Department of Adult Intensive Care, Erasmus Medical Centre, Rotterdam, The Netherlands.
Department of Neonatal and Pediatric Intensive Care, Erasmus Medical Centre-Sophia Children's Hospital, Rotterdam, The Netherlands.
Physiol Meas. 2024 May 21;45(5). doi: 10.1088/1361-6579/ad46e3.
Electrical impedance tomography (EIT) produces clinical useful visualization of the distribution of ventilation inside the lungs. The accuracy of EIT-derived parameters can be compromised by the cardiovascular signal. Removal of these artefacts is challenging due to spectral overlapping of the ventilatory and cardiovascular signal components and their time-varying frequencies. We designed and evaluated advanced filtering techniques and hypothesized that these would outperform traditional low-pass filters.Three filter techniques were developed and compared against traditional low-pass filtering: multiple digital notch filtering (MDN), empirical mode decomposition (EMD) and the maximal overlap discrete wavelet transform (MODWT). The performance of the filtering techniques was evaluated (1) in the time domain (2) in the frequency domain (3) by visual inspection. We evaluated the performance using simulated contaminated EIT data and data from 15 adult and neonatal intensive care unit patients.Each filter technique exhibited varying degrees of effectiveness and limitations. Quality measures in the time domain showed the best performance for MDN filtering. The signal to noise ratio was best for DLP, but at the cost of a high relative and removal error. MDN outbalanced the performance resulting in a good SNR with a low relative and removal error. MDN, EMD and MODWT performed similar in the frequency domain and were successful in removing the high frequency components of the data.Advanced filtering techniques have benefits compared to traditional filters but are not always better. MDN filtering outperformed EMD and MODWT regarding quality measures in the time domain. This study emphasizes the need for careful consideration when choosing a filtering approach, depending on the dataset and the clinical/research question.

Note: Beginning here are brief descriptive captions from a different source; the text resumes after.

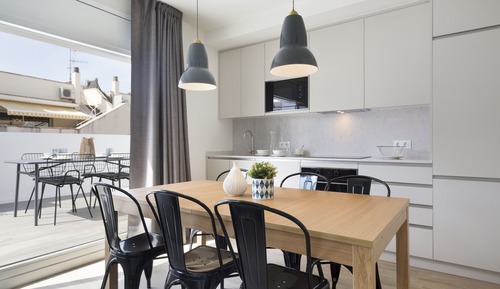 Ático de diseño, 2 habitaciones, vistas a la ciudad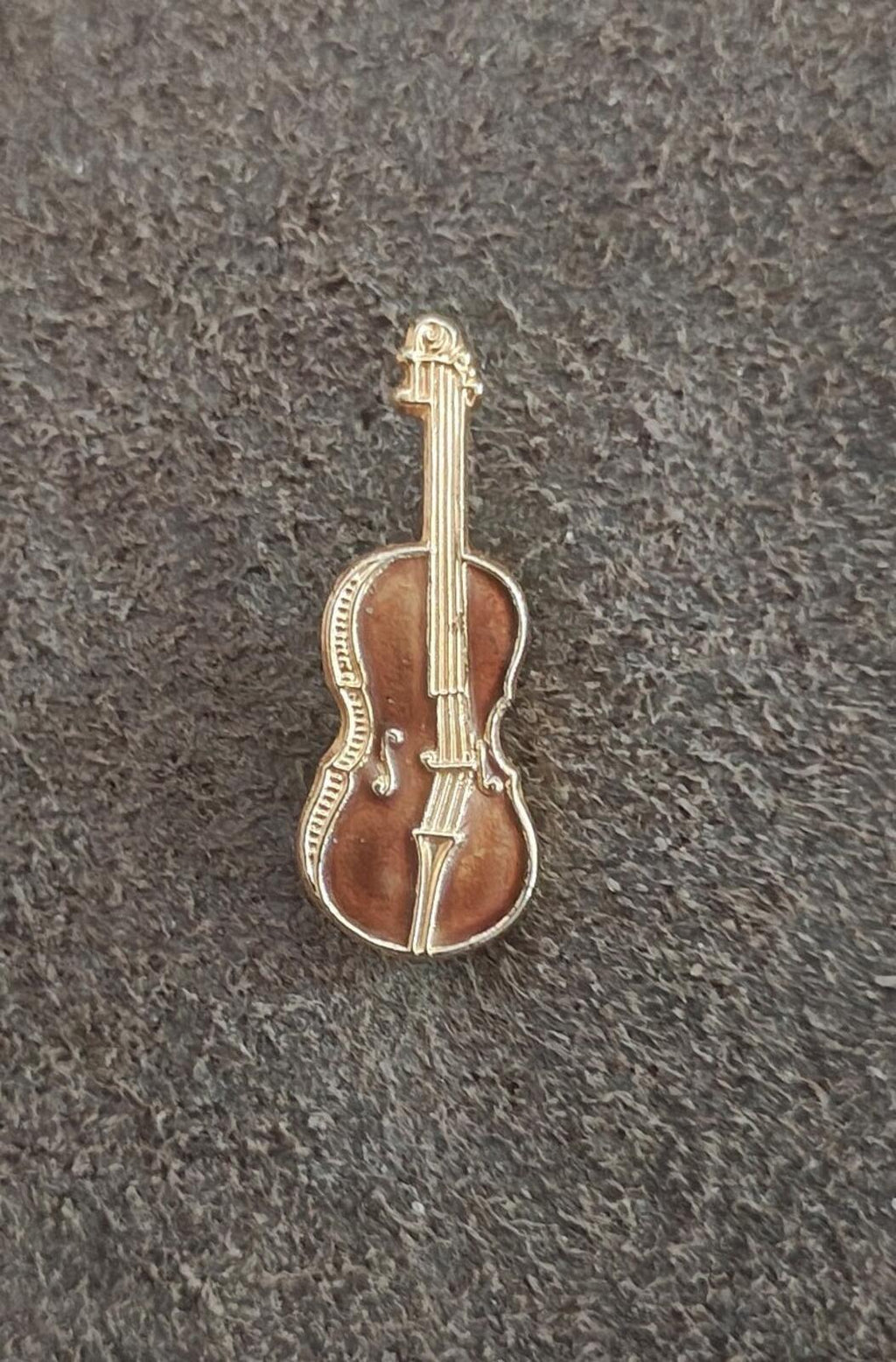 Gold tone violin brooch with brown enamel finish, full body view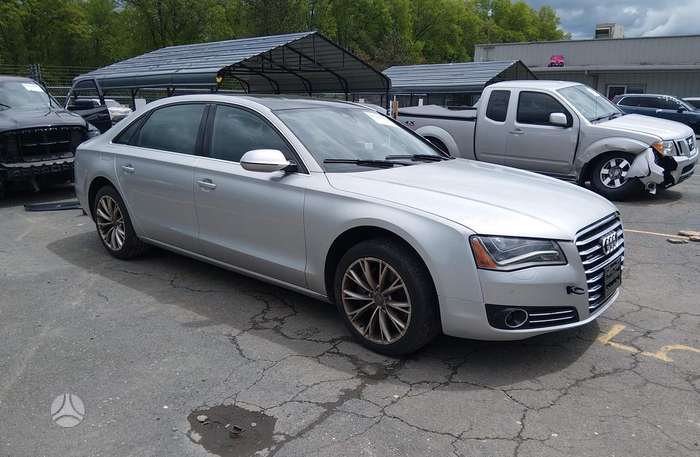 Audi A8, 3.0 l., Седан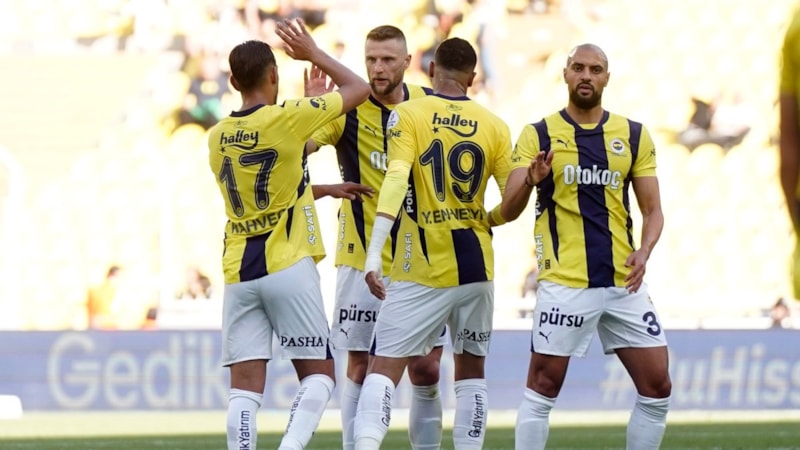 Fenerbahçe, sahasında kazanarak sezonu noktaladı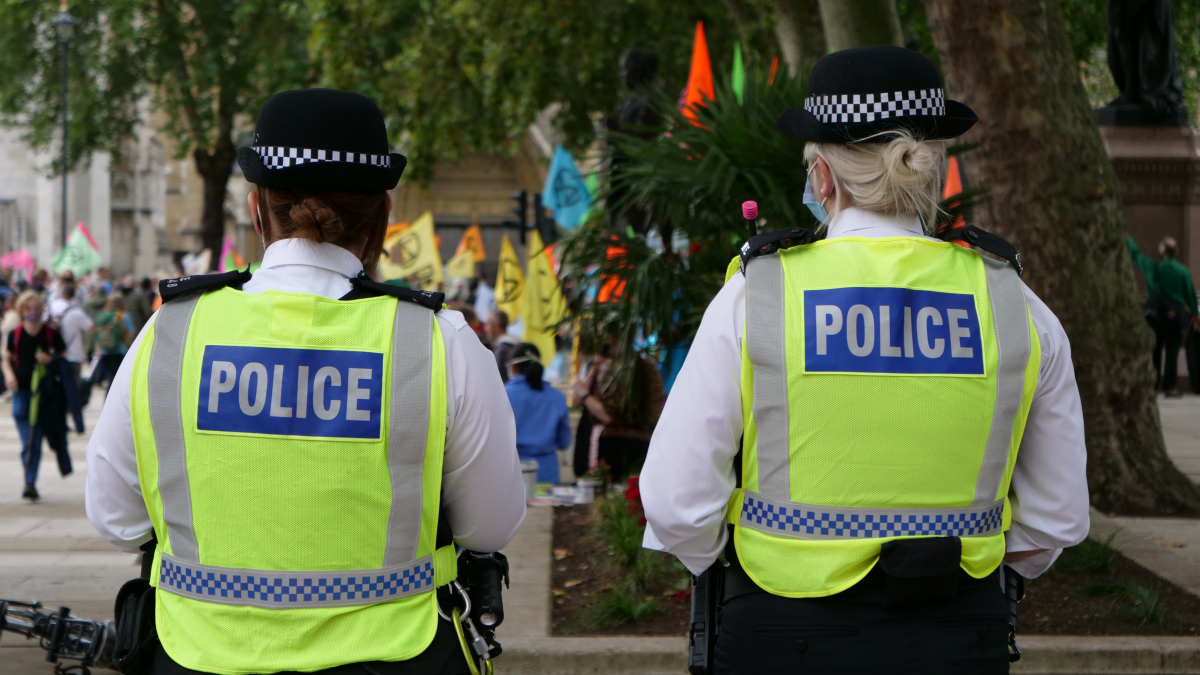 Londono policininkas apkaltintas moters persekiojimu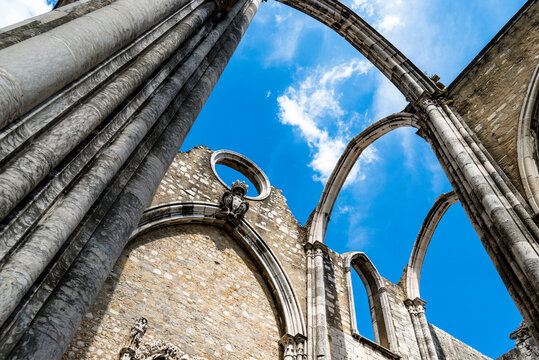 Portugal, Lisbon, Sky seen through Carmo Convent ruins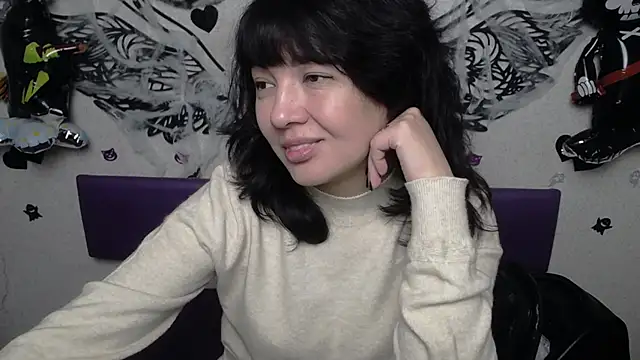 SelenaFly online show from October 31, 7:23 am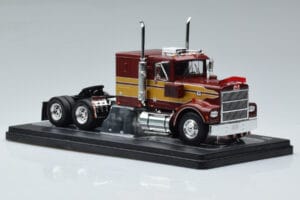 Marmon CHDT Rouge Or IXO 1:43 TR157 Métal — image 4 sur 6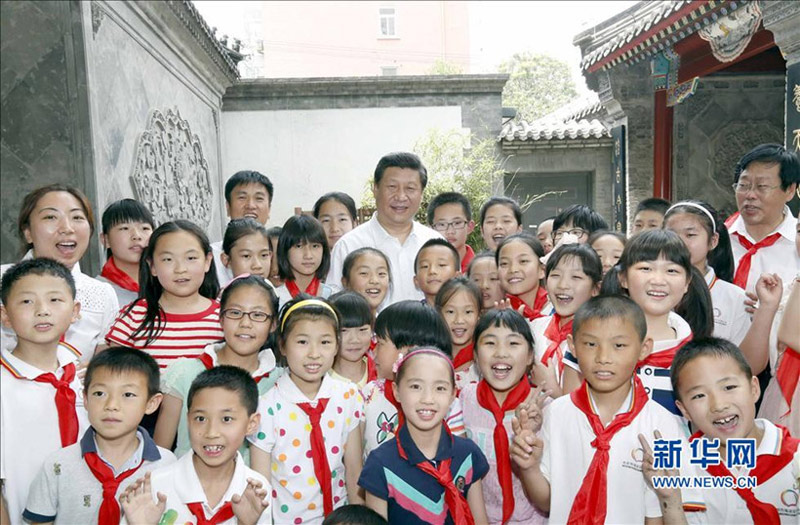 2014年5月30日上午，習近平來到北京市海澱區民族小學，參加慶祝“六一”國際兒童節活動。這是活動結束后，習近平與學校師生合影留念。新華社記者 鞠鵬 攝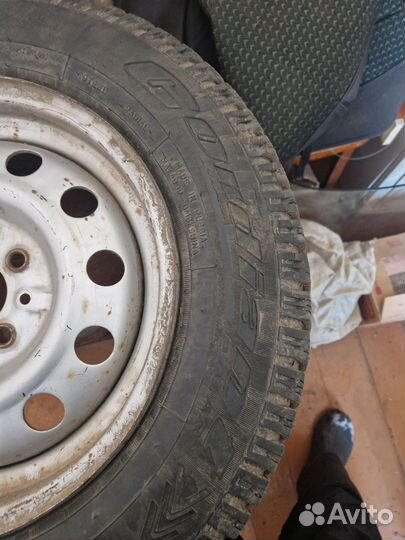 Зимняя резина r14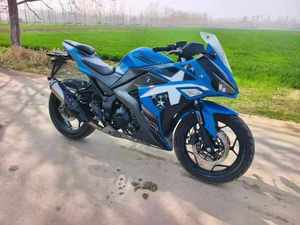 Viselike Weisenke 400cc Moto Sportive a Quattro Cilindri Demon Gas, Moto da Corsa con Iniezione di Carburante - Product Image 2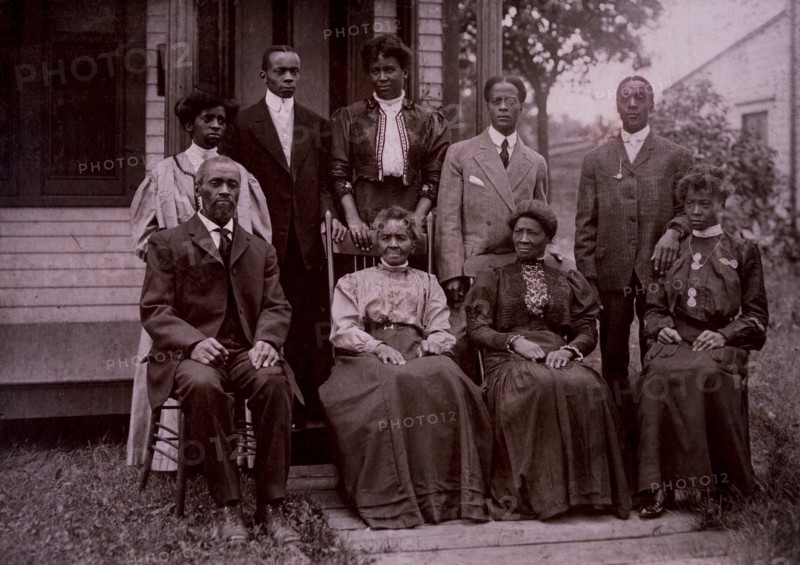 Family Portrait in Front of House, Milwaukee, Wisconsin, USA, 1910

电阻抗断层成像(EIT)可产生肺部通气分布的临床有用可视化效果。EIT 衍生参数的准确性可能会受到心血管信号的影响。由于通气和心血管信号成分及其随时间变化的频率的光谱重叠,去除这些伪影具有挑战性。我们设计并评估了先进的滤波技术,并假设这些技术将优于传统的低通滤波器。
多数字陷波滤波(MDN)、经验模态分解(EMD)和最大重叠离散小波变换(MODWT)。通过(1)时域、(2)频域和(3)视觉检查评估了过滤技术的性能。我们使用模拟污染 EIT 数据和来自 15 名成人和新生儿重症监护病房患者的数据评估了性能。
每种过滤技术都表现出不同程度的有效性和局限性。时域中的质量度量显示 MDN 滤波的性能最佳。DLP 的信噪比最佳,但代价是相对和去除误差高。MDN 平衡了性能,从而具有低相对和去除误差的良好 SNR。MDN、EMD 和 MODWT 在频域中的性能相似,并且成功地去除了数据的高频成分。
与传统滤波器相比,先进的滤波技术具有优势,但并不总是更好。MDN 滤波在时域中的质量度量方面优于 EMD 和 MODWT。这项研究强调了在选择过滤方法时需要根据数据集和临床/研究问题进行仔细考虑。